┌─ EXCERPTED PASSAGE

Posted on 01/30/2026 2:56:37 PM PST by nickcarraway
Just because you're paranoid about digital sovereignty doesn't mean they're not after you
Opinion I'm an eighth-generation American, and let me tell you, I wouldn't trust my data, secrets, or services to a US company these days for love or money. Under our current government, we're simply not trustworthy.
In the Trump‑redux era of 2026, European enterprises are finally taking data seriously, and that means packing up from Redmond-by-Seattle and moving their most sensitive workloads home. This isn't just compliance theater; it's a straight‑up national economic security play.
Europe's digital sovereignty paranoia, long waved off as regulatory chatter, is now feeding directly into procurement decisions. Gartner told The Reg last year that IT spending in Europe is set to grow by 11 percent in 2026, hitting $1.4 trillion, with a big chunk rolling into "sovereign cloud" options and on‑prem/edge architectures.
The kicker? Fully 61 percent of European CIOs and tech leaders say they want to increase their use of local cloud providers. More than half say geopolitics will prevent them from leaning further on US‑based hyperscalers.
The American hypercloud vendors have figured this out. AWS recently made its European Sovereign Cloud available. This AWS cloud, Amazon claims, is "entirely located within the EU, and physically and logically separate from other AWS Regions." On top of that, EU residents will "independently operate it" and "be backed by strong technical controls, sovereign assurances, and legal protections designed to meet the needs of European governments and enterprises for sensitive data."

└─
┌─ GIVEN DATA

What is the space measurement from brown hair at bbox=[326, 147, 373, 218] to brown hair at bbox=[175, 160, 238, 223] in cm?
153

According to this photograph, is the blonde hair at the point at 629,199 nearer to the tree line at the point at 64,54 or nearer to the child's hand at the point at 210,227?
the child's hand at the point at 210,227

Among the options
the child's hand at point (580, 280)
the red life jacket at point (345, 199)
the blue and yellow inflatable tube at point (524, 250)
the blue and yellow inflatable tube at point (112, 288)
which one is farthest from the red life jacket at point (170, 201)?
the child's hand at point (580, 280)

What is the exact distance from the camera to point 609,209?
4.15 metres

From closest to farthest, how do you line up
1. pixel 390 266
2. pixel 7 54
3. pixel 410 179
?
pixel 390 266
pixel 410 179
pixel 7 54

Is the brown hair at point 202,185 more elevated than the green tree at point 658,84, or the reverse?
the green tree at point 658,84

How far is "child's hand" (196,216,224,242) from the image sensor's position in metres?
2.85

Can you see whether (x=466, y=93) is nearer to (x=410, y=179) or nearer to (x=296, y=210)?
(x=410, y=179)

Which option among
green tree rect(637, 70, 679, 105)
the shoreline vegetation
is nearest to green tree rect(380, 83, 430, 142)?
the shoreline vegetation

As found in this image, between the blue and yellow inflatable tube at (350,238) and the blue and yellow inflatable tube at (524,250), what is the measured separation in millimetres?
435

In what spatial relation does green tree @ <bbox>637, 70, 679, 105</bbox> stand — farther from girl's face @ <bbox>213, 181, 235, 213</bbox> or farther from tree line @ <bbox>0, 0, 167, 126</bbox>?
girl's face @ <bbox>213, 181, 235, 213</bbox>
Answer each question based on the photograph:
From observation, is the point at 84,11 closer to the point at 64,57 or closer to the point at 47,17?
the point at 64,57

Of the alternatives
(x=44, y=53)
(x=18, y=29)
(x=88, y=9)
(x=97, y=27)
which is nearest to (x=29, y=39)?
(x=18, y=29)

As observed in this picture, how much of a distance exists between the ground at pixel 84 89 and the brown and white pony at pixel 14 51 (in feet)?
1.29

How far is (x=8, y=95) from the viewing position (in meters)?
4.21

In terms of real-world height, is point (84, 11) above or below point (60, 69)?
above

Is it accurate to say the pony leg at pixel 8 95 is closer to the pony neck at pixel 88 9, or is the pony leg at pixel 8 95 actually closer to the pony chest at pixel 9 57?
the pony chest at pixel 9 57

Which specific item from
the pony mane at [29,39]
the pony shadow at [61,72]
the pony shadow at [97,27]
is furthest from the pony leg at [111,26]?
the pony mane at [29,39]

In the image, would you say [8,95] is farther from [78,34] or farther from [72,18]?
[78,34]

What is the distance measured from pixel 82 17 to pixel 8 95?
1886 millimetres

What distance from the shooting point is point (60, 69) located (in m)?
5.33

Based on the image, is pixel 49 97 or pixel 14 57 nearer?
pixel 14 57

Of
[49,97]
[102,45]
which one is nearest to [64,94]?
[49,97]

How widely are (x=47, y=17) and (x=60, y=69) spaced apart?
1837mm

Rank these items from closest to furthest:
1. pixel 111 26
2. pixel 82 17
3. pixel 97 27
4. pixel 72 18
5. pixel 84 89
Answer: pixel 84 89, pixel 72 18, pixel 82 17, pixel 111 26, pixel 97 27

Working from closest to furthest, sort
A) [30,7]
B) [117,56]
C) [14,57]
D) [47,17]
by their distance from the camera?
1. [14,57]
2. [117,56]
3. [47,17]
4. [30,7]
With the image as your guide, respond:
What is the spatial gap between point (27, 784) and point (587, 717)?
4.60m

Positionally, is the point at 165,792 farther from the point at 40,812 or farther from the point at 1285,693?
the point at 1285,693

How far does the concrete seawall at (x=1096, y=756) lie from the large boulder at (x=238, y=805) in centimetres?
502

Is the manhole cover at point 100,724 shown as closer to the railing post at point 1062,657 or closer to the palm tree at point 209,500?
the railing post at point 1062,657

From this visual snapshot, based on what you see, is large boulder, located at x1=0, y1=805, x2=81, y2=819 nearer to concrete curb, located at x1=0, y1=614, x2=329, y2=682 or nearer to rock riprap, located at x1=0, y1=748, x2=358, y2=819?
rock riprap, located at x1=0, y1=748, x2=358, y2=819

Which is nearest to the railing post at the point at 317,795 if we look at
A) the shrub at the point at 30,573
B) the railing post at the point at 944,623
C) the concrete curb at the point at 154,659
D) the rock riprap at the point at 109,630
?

└─

# SET TASKS
1 – In the article on European digital sovereignty, what share of European CIOs and tech leaders say they want to increase their use of local cloud providers?
2 – Pick up the article on European digital sovereignty after its last sentence and keep writing it.

# EXERCISE ANSWERS
1 – 61 percent

2 –
Many EU-based companies aren't pleased with this Euro-washing of American hypercloud services. The Cloud Infrastructure Service Providers in Europe (CISPE) trade association accuses the EU Cloud Sovereignty Framework of being set up to favor the incumbent (American) hypercloud providers.
They're not wrong.
You don't need a DEA warrant or a Justice Department subpoena to see the trend: Europe's 90‑plus‑percent dependency on US cloud infrastructure, as former European Commission advisor Cristina Caffarra put it, is a single‑shock‑event security nightmare waiting to rupture the EU's digital stability.
Seriously. What will you do if Washington decides to unplug you? Say Trump gets up on the wrong side of the bed and decides to invade Greenland. There goes NATO, and in all the saber-rattling leading up to the 10th Mountain Division being shipped to Nuuk, he orders American companies to cut their services to all EU countries and the UK.
With the way things are going, they're not going to say no. I mean, CEOs Tim Cook of Apple, Eric Yuan of Zoom, Lisa Su of AMD, and – pay attention – Amazon's Andy Jassy all went obediently to watch a feature-length White House screening of Melania, the universally-loathed, 104‑minute Amazon‑produced documentary about First Lady Melania Trump.
Sure, that's a silly example, but for American companies to do business today, they're kowtowing to Trump. Or, take a far more serious example, when Minnesota company CEOs called for "de-escalation" in the state, there was not one word about ICE or the government's role in the bloodshed. It was the corporate equivalent of the mealy-mouthed "thoughts and prayers" American right-wingers always say after a US school shooting.
Some companies have already figured out which way the wind is blowing. Airbus, the European aerospace titan, has put out a €50 million, decade‑long tender to migrate its mission‑critical applications to a "sovereign European cloud." Airbus wants its whole stack – data at rest, data in transit, logging, IAM, and security‑monitoring infrastructure – all rooted in EU law and overseen by EU operators. As Catherine Jestin, Airbus's executive vice president of digital, told The Register: "We want to ensure this information remains under European control."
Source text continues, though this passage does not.